No, we dont find (nor, I must say, do I see why) such a degree of micro-management is needed. Your comment that … “we would take them weekly if need be when the #s were either dropping too low or rising too high and that way my nurse shifted the epo dose 25% up or down more often thus keeping Hgb in range without the need for iron” … makes little sense to me, given the half life of EPO (though I am not sure if you have been on alpha-epo, beta-epo or darbepoietin) … but whichever, I would have though, for most patients, a week (though it might be a long time in politics) is a short time in Hb/Epo adjustment. Obviously, if there are Hb or EPO dose wobbles in an individual, we would do bloods more often but weekly adjustment of EPO? … no, I’d say never - well, at least not in my service.
We just dont find ourselves (or our patients) getting into strife in stable patients - either home of facility-based - with 6 weekly bloods (facility) and 2 monthly bloods (in home NHD).
Why 6 and 8 weeks and not the same for both groups? … well, it just suits our (very local) chart review process to do it that way … and for no other sensible reason.
And … to be truthful, there probably isn’t much of a rationale for the Fe++ and/or EPO administration technique - well, not one that I am aware of that stacks up! I’d stick to what you are used to and with what works.

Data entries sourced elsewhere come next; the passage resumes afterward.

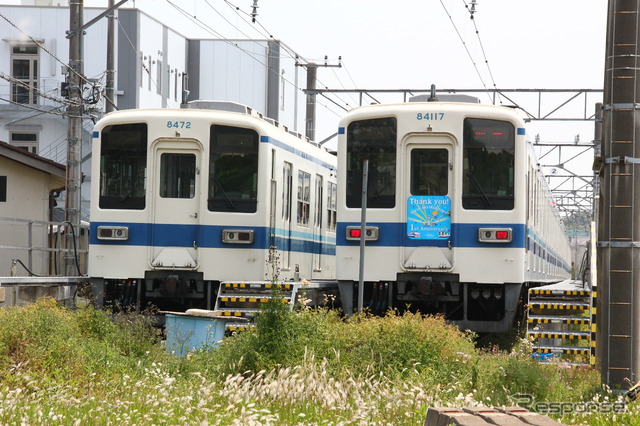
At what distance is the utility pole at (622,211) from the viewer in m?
8.68

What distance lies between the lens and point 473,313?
14852 mm

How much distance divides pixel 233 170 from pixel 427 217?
2.84m

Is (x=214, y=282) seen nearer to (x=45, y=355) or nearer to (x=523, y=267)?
(x=523, y=267)

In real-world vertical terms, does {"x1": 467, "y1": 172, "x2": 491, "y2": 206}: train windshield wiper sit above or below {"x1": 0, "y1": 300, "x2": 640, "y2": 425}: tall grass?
above

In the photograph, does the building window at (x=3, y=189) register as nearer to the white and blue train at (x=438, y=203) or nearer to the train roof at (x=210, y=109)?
the train roof at (x=210, y=109)

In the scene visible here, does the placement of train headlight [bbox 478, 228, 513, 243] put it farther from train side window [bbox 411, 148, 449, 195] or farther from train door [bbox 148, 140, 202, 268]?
train door [bbox 148, 140, 202, 268]

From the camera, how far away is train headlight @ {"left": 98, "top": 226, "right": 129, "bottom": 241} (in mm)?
15070

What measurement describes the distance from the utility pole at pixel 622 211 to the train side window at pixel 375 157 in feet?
18.9

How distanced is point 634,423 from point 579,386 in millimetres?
2517

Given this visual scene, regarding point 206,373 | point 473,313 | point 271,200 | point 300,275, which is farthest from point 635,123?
point 300,275

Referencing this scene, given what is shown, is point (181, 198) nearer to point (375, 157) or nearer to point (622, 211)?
point (375, 157)

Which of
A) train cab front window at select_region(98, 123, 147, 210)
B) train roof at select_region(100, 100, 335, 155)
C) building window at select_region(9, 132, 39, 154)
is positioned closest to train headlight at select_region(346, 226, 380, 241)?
train roof at select_region(100, 100, 335, 155)

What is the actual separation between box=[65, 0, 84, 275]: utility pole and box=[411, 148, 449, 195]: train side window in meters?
7.70

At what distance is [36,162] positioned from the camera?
21594 mm
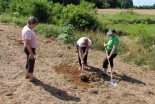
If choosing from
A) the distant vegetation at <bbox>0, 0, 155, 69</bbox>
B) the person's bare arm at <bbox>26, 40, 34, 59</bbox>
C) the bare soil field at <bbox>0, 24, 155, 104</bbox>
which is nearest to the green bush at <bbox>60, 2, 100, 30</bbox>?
the distant vegetation at <bbox>0, 0, 155, 69</bbox>

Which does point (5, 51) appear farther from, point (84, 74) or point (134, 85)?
point (134, 85)

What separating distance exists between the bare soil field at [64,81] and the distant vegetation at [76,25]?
57.5 inches

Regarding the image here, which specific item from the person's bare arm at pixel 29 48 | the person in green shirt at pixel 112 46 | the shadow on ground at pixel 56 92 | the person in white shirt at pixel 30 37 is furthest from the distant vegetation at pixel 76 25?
the person's bare arm at pixel 29 48

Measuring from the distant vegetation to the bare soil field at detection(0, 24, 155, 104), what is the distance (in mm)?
1462

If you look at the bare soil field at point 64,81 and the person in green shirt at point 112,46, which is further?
the person in green shirt at point 112,46

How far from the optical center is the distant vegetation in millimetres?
11977

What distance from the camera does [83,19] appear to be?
17797 millimetres

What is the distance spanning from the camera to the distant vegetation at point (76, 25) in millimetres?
11977

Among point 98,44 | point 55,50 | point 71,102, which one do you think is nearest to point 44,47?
point 55,50

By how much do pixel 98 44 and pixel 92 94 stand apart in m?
5.00

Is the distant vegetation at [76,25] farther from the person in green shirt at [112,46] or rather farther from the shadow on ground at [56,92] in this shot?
the shadow on ground at [56,92]

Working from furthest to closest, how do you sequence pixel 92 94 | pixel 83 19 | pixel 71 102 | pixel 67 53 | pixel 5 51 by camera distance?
pixel 83 19, pixel 67 53, pixel 5 51, pixel 92 94, pixel 71 102

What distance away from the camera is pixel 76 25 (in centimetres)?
1725

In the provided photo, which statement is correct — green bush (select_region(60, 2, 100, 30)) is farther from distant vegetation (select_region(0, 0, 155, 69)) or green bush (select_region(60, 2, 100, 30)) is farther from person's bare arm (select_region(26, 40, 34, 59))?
person's bare arm (select_region(26, 40, 34, 59))
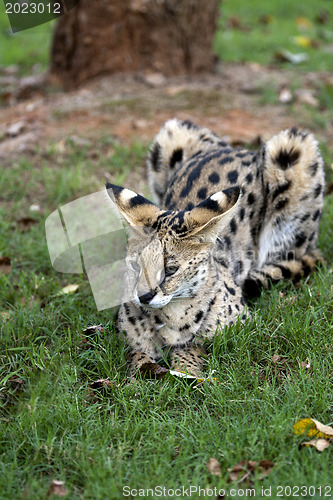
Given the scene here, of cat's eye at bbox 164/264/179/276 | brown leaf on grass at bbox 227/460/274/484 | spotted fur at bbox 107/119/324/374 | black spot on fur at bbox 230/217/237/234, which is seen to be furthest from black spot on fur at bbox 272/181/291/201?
brown leaf on grass at bbox 227/460/274/484

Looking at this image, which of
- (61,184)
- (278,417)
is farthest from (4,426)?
(61,184)

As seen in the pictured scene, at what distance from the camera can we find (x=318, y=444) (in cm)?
313

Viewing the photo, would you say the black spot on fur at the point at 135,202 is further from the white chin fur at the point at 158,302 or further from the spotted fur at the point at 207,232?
the white chin fur at the point at 158,302

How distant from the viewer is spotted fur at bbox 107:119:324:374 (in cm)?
358

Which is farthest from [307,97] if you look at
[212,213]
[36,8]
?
[212,213]

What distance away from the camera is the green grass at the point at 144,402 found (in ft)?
9.90

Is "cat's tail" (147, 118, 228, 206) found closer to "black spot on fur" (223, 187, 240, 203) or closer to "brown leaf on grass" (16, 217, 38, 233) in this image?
"brown leaf on grass" (16, 217, 38, 233)

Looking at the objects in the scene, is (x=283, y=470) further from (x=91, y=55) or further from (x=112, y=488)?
(x=91, y=55)

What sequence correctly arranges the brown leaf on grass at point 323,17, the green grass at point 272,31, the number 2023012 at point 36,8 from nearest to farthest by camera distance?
1. the number 2023012 at point 36,8
2. the green grass at point 272,31
3. the brown leaf on grass at point 323,17

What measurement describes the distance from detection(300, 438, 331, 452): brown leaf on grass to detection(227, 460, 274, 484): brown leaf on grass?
23 cm

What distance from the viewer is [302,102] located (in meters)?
8.02

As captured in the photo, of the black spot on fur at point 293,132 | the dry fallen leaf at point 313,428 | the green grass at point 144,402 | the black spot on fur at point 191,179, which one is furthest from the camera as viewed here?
the black spot on fur at point 293,132

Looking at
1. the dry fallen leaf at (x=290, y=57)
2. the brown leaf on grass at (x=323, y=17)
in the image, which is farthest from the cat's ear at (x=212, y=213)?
the brown leaf on grass at (x=323, y=17)

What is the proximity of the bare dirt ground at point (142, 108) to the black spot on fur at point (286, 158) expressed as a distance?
1.85m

I meant to say that at one point, at the tail end of the year, my iron sat finally dipped to 19 (my unit’s protocol is 20 although DOQI guidelines says 25). My nurse opted not to give iron as the other #s were up. And though we had watched everything very carefully until then, we let a month go by instead of our regular routine of watching weekly. It was then that the iron sat and Hgb got out of control and cascaded downward. Ever since that point, and an initial 5 session iron load plus more iron loads, have not been able to get these #'s up for almost 6 months now, and while my Hgb is up at last, my iron sat is still too low. I am clueless at how things went so well for an entire year and it has taken so long to build back up. For one thing, with nocturnal patients, do you find that it is the norm for nocturnal patients not to need iron for an entire year?

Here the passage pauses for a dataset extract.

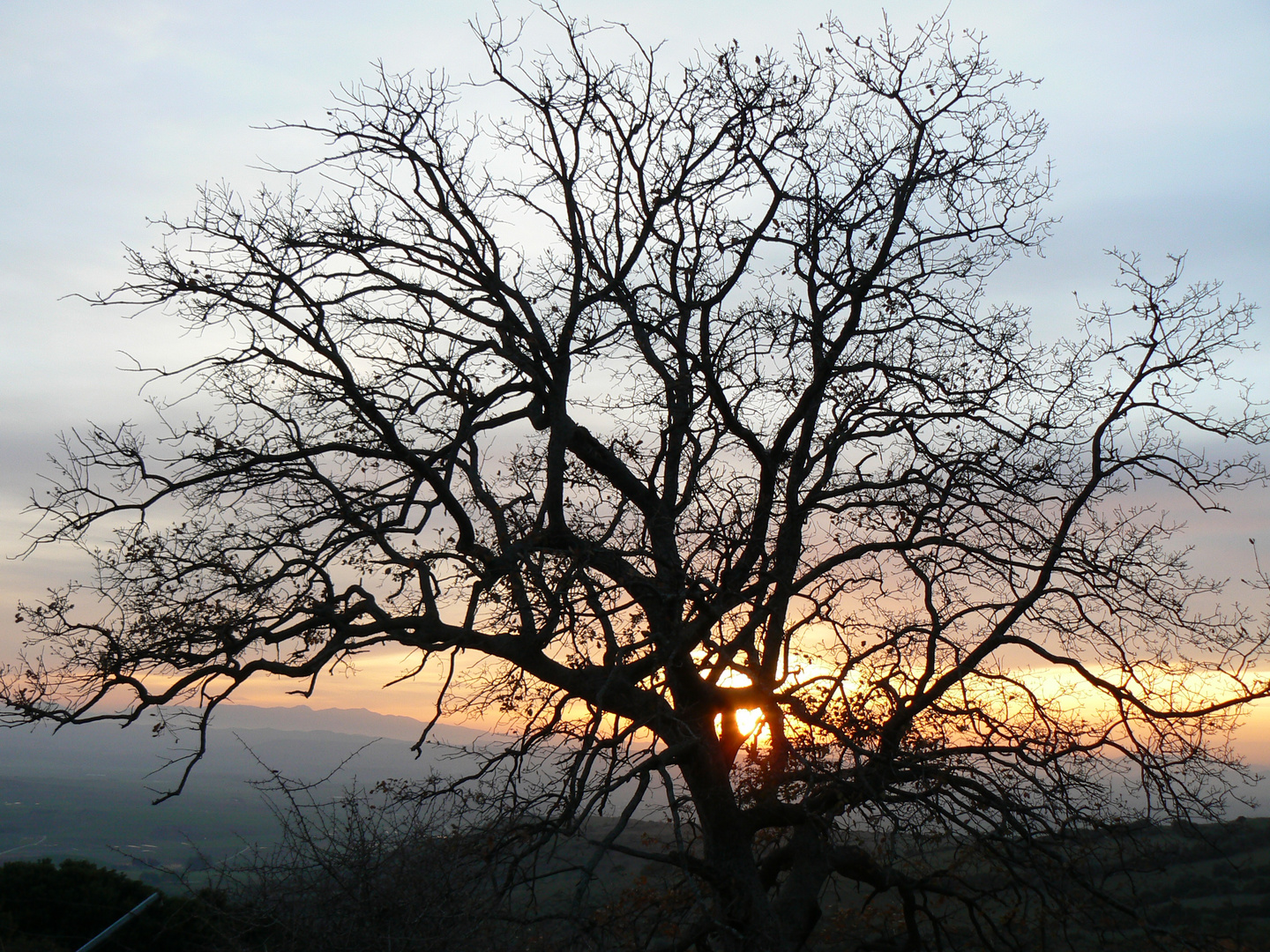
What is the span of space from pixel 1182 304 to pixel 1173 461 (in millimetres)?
1678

The reason I discussed with my nurse taking my labs weekly is because in-center patients get theirs taken weekly and though my epo dose fluctuated 1000-2000 when mine was taken weekly the years I was in-center, it was low and stable. At one time when I started doing SDD at home, things got so out of wack I was being given 10x the amount of epo I normally took, so that was a big red flag to me that something was seriously off. We got that under control by watching things weekly at that point. But then when I started nocturnal, that is when I did not need iron again for an entire year with Hgb being perfectly in range each month. Not sure what type of epo I am given, just that it is called Epotien sp? and is the most common type used here. And I do know what you mean about the half life of epo, yet adjusting it more frequently seems to be what has worked for me. The new nurse is having me do labs 2x/month now, but even that may not work as well. So like you said, I will continue with what worked since I don’t want the yo yo effect and I certainly don’t want to have to travel to the unit for iron every time I turn around. Just amazing though that labs are taken at 6 and eight week intervals there- maybe you Larrikin people don’t need it taken more often then that lol.